Day after day, the answers to our inquiries seemed always to be the same: "Sorry, nothing today; come back next week, if you wish." The two routine questions asked by nearly all those I talked to were: "What's your name" and "What have you done on stage?" By "name" they really meant how and by whom are you known in the theatrical profession? and by "what" it soon became clear they were interested only in what you had done on Broadway -- or at the least, "off Broadway." When I first responded to these questions by identifying the roles I had played in college and community theatre productions "back in Kentucky," I was met with laughter, disparaging remarks, or just cruel silence, accompanied by condescending raised eyebrows. "You must have professional experience before we can even consider you," several had said. But when I asked how I was to get professional experience if no one would give me a chance to begin, one of them said rudely, "That's your problem ...next applicant step up to the desk."

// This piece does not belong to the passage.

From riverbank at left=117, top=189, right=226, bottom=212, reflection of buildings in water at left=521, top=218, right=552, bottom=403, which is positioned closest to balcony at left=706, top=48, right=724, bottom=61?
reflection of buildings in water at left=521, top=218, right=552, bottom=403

Carol had heard on good authority that if I really wanted a job as an actor, I would first have to join Actors Equity. So I had sent in an application for membership in that organization several days earlier, even though I was told by others who seemed to know that new applicants were being definitely discouraged from pursuing the matter or rejected outright, because of the scarcity of acting jobs in the summer of 1933. This kind of action was understandable, since many well-known and experienced actors and actresses were without employment. Still I kept at it --sometimes with Carol, quite often alone -- walking, making telephone calls, visiting offices, and asking again and again and again. Some of the office receptionists began to call me by name when I would come in the door, "Sorry, Mr. Travelstead, you made the trip today -- nothing yet."

After a week of these unfavorable and discouraging results, I was beginning to wonder if I would ever get a break. If it had not been for Carol's affection and support and our evening activities of dining and dancing together, I probably would have purchased a bus ticket back to Bowling Green and missed out on what I am now calling the drama on Central Park South.

Late one afternoon --perhaps my ninth day in New York -- I decided to take an altogether different approach. Since daytime visits to business offices had not been successful, I would now make an effort to find some producer or director at home in the evening -- hopefully after he had downed his second martini. What brashness! As I look back on what happened that evening, I shudder to think I could have been so presumptuous. But then when I recall that I was only twenty-one and without employment at the time, my actions do not seem so reprehensible. I must have concluded on that day in June of 1933 I had nothing to lose by trying.